Exercise instructions: Pictures aside, repeat every entry exactly.

### Task data ###

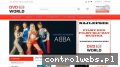 Screenshot strony dvdworld.pl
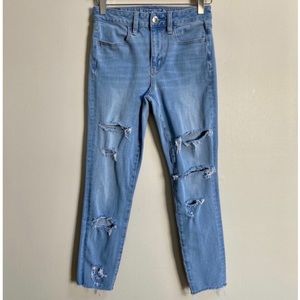 American Eagle 360 Super Stretch Hi-Rise Jegging Size 2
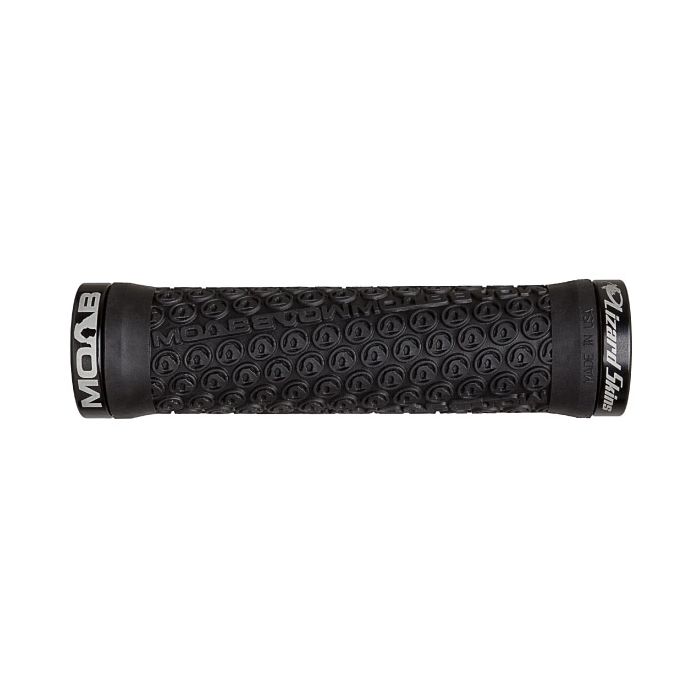 Lizard skins moab - dual lock-on - black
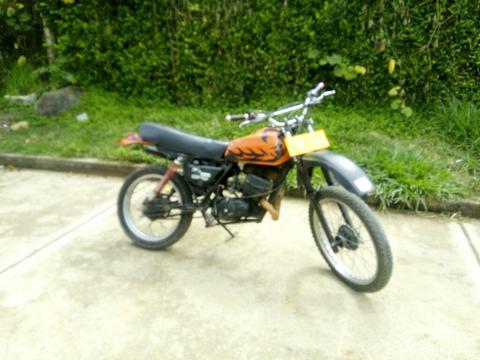 Kawasaki Ke 175 Moto Barata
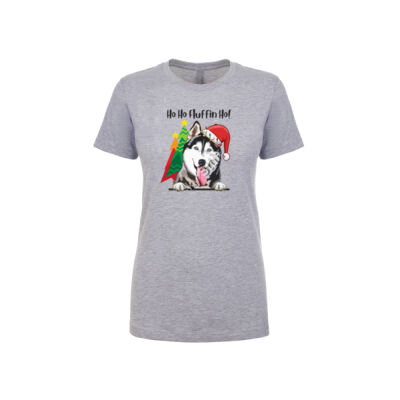 Ho Ho Fluffin Ho! With a Black & White Husky Thumbnail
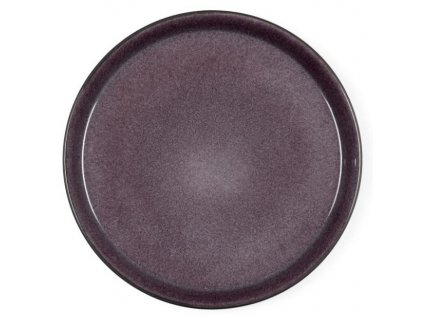 Pietų lėkštė 27 cm, juoda/violetinė, Bitz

###

Answer to this problem:
 Screenshot strony dvdworld.pl
 American Eagle 360 Super Stretch Hi-Rise Jegging Size 2
 Lizard skins moab - dual lock-on - black
 Kawasaki Ke 175 Moto Barata
 Ho Ho Fluffin Ho! With a Black & White Husky Thumbnail
 Pietų lėkštė 27 cm, juoda/violetinė, Bitz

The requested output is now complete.